(WHAT THE TASK REQUIRES) Show every line from the entries that follow which holds the word "camera".
MATERIALS PROVIDED START
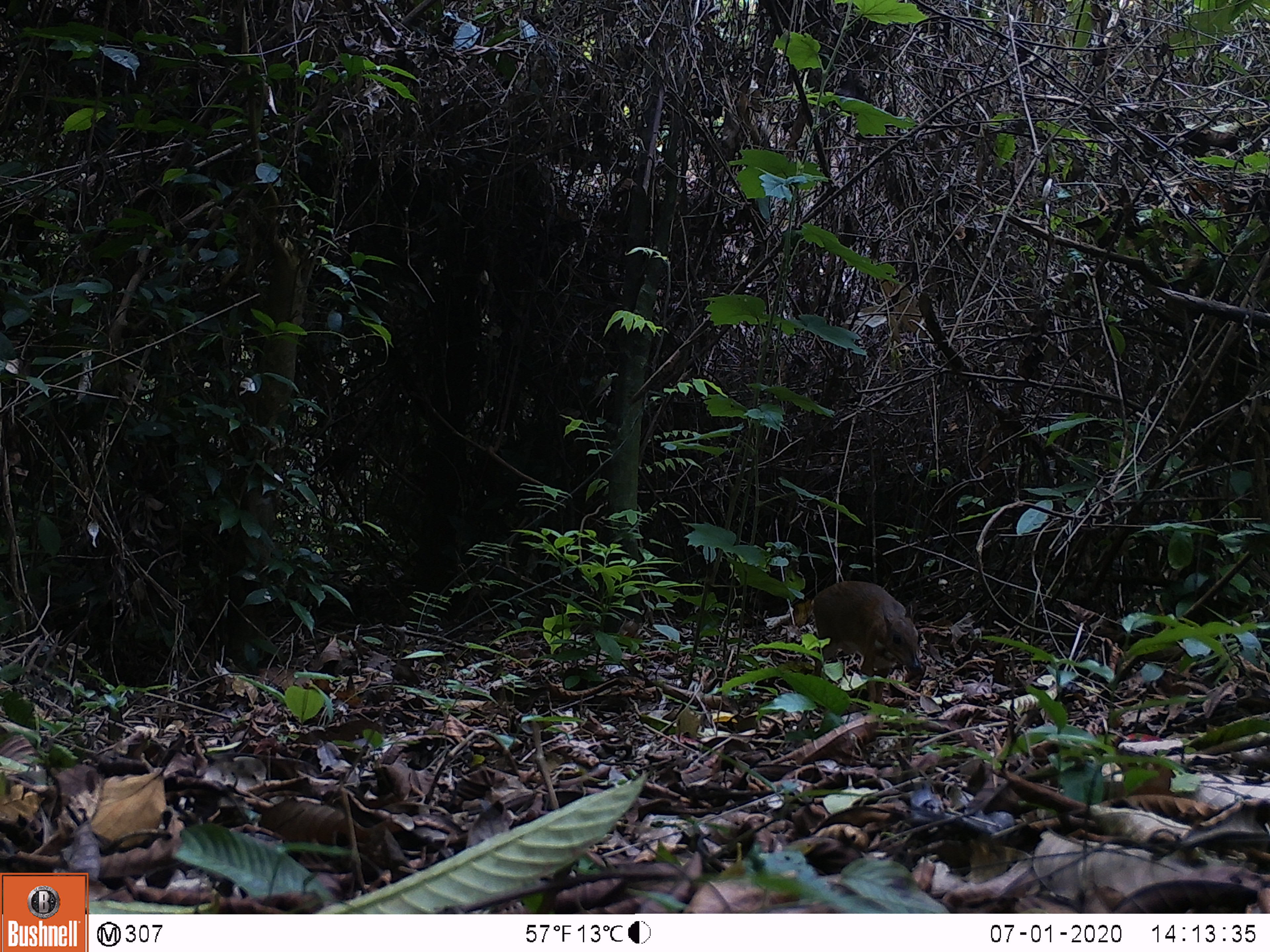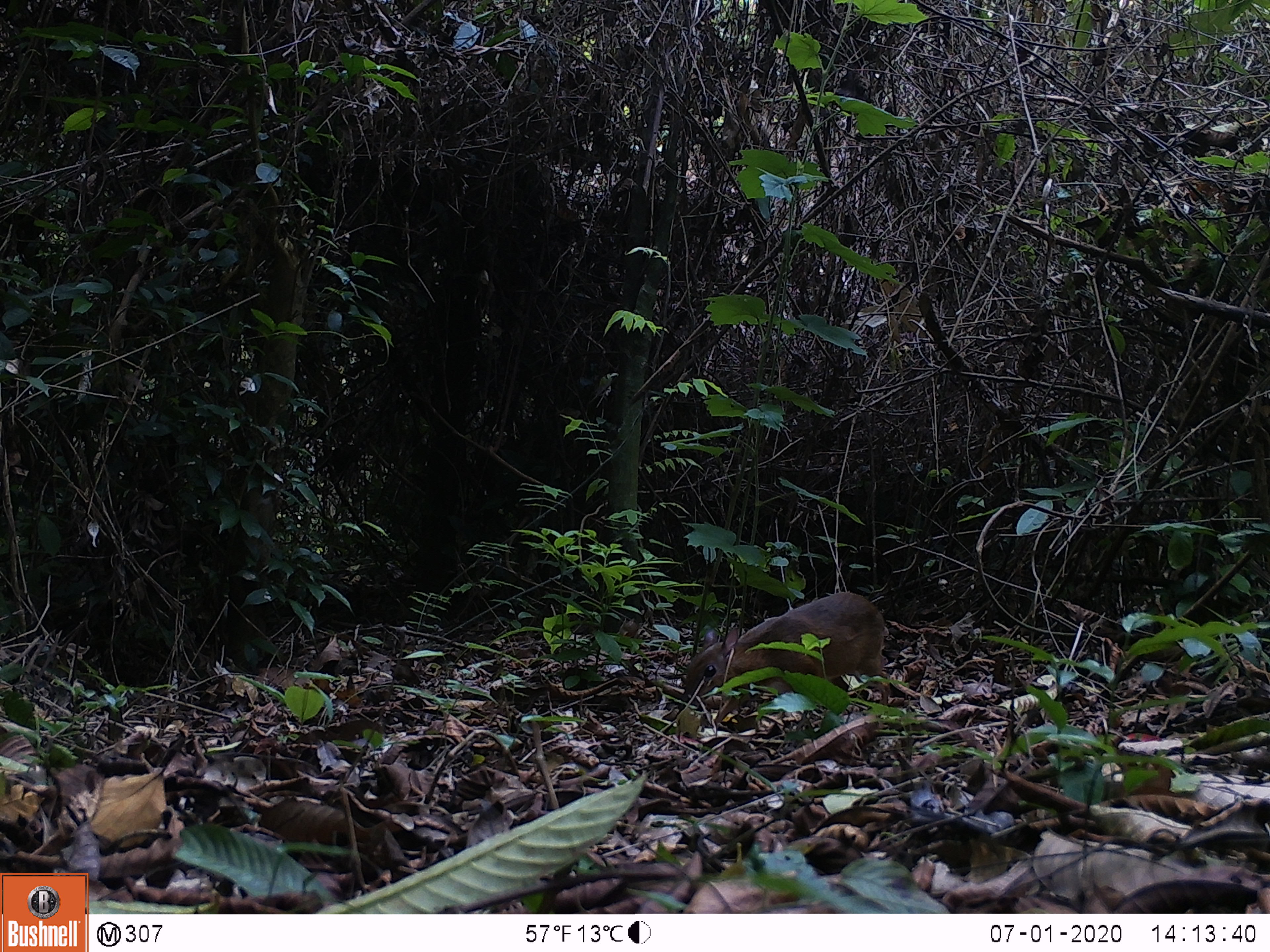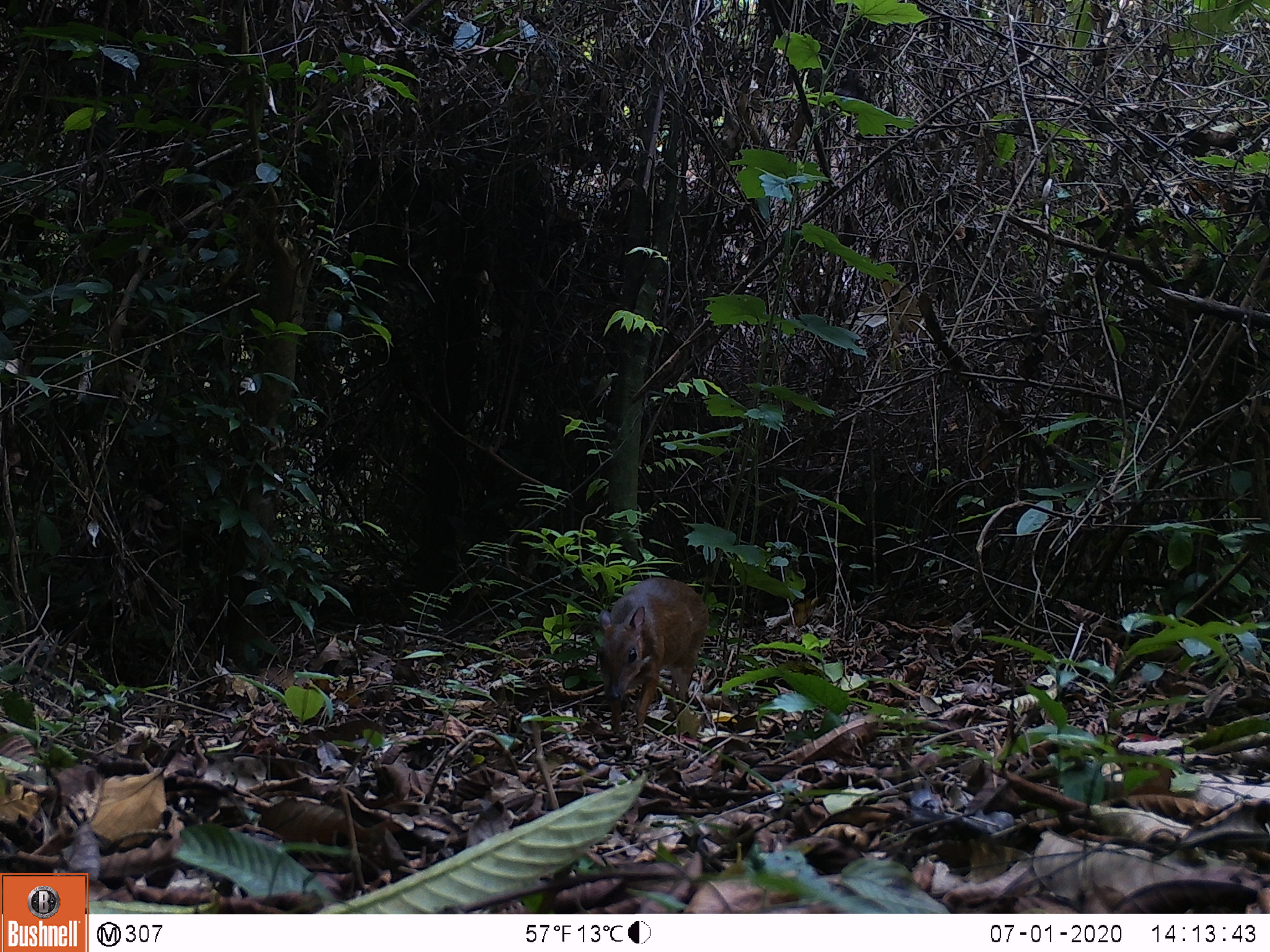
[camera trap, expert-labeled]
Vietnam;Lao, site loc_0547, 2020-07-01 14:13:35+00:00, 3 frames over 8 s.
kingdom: Animalia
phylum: Chordata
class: Mammalia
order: Artiodactyla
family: Tragulidae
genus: Moschiola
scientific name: Moschiola meminna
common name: chevrotain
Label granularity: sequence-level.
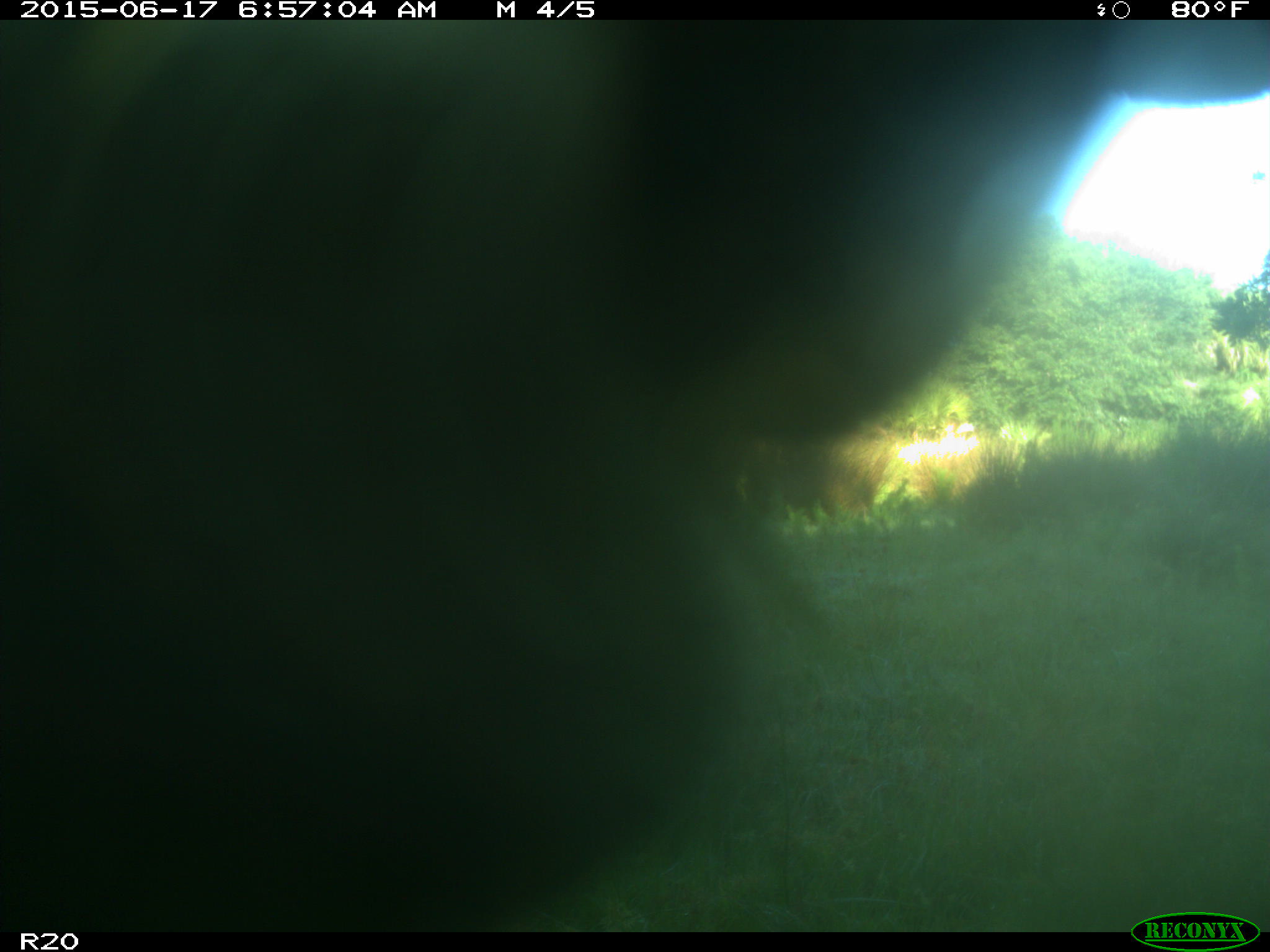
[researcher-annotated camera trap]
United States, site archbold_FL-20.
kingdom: Animalia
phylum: Chordata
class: Mammalia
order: Artiodactyla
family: Bovidae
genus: Bos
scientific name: Bos taurus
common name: domestic cow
Bos taurus (domestic cow).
MATERIALS PROVIDED END
(EXERCISE RESPONSE)
[camera trap, expert-labeled]
[researcher-annotated camera trap]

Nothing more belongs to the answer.